Copy the lines of the listing word for word, from the start of the listing through the line containing "218 Fitchburg Street", inclusive. Leave the pictures out of your answer.

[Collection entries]
= = =
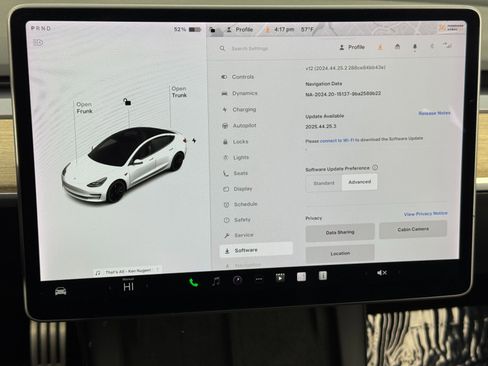 Used 2021 Tesla Model 3 Performance image 31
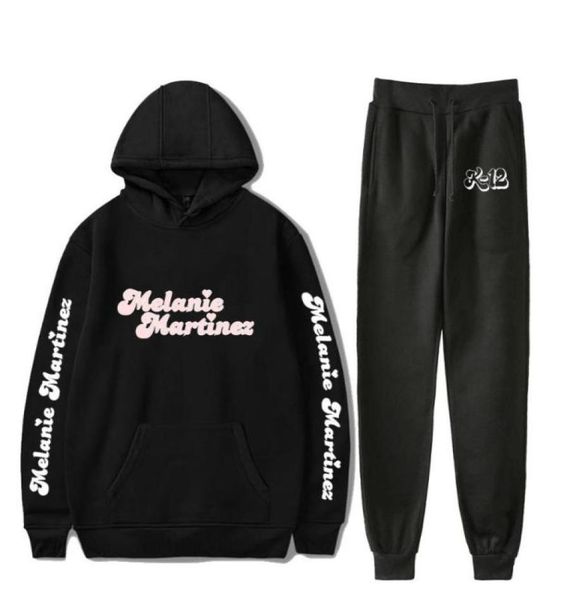 men039s hoodies sweatshirts melanie martinez two piece set tracksuit long sleeve hoodiesjogger pant k12 streetwearpants me3501220, Black
men039s hoodies sweatshirts melanie martinez two piece set tracksuit long sleeve hoodiesjogger pant k12 streetwearpants me3501220, Black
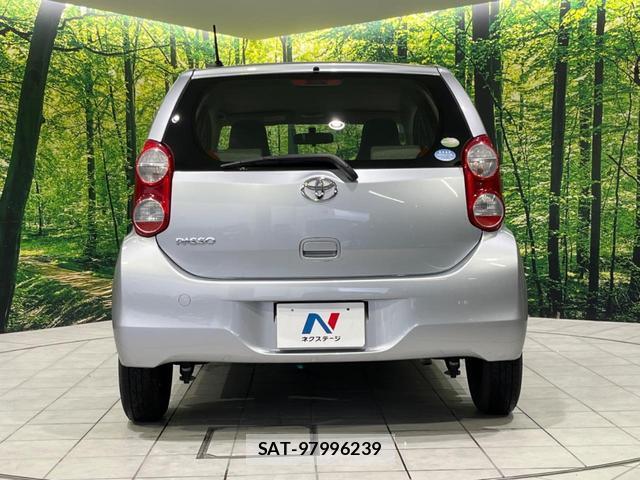 Toyota PASSO 2012-03 8854225-13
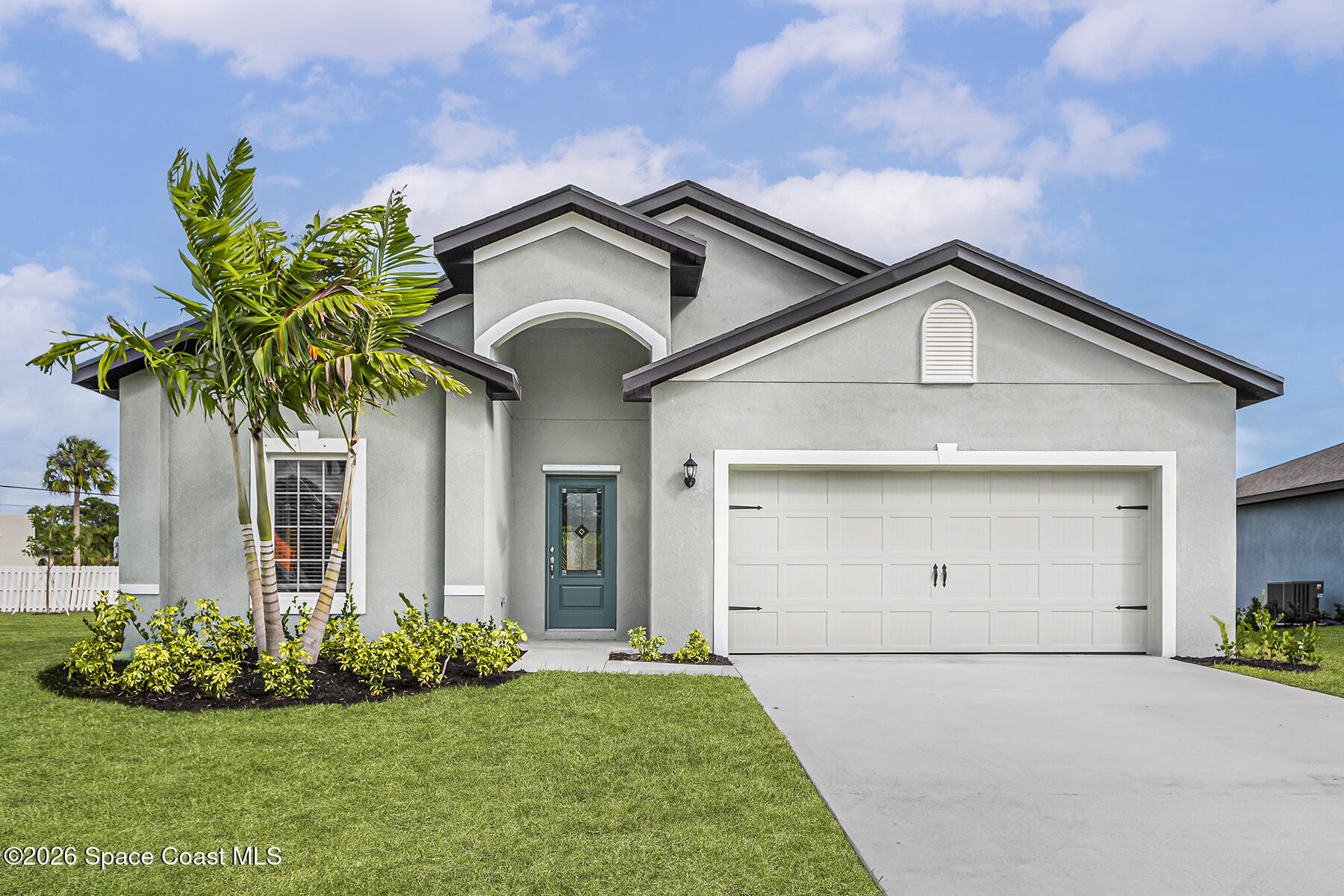 218 Fitchburg Street Sw, Palm Bay, Fl 32908, FL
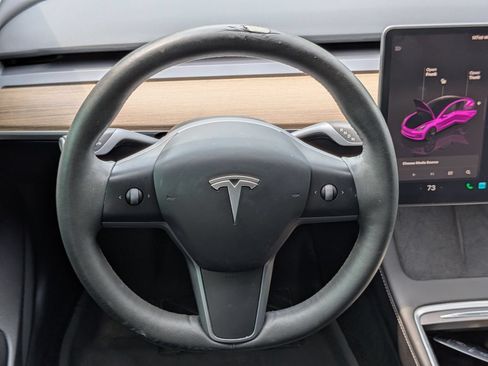 Used 2023 Tesla Model 3 Standard Range RWD image 29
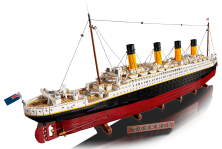 LEGO® 10294 Creator Expert Titanic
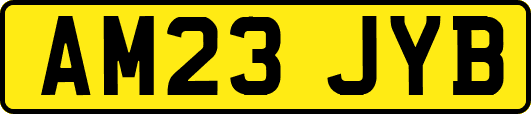 AM23JYB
= = =
**TASK OUTPUT:**
 Used 2021 Tesla Model 3 Performance image 31
 men039s hoodies sweatshirts melanie martinez two piece set tracksuit long sleeve hoodiesjogger pant k12 streetwearpants me3501220, Black
men039s hoodies sweatshirts melanie martinez two piece set tracksuit long sleeve hoodiesjogger pant k12 streetwearpants me3501220, Black
 Toyota PASSO 2012-03 8854225-13
 218 Fitchburg Street Sw, Palm Bay, Fl 32908, FL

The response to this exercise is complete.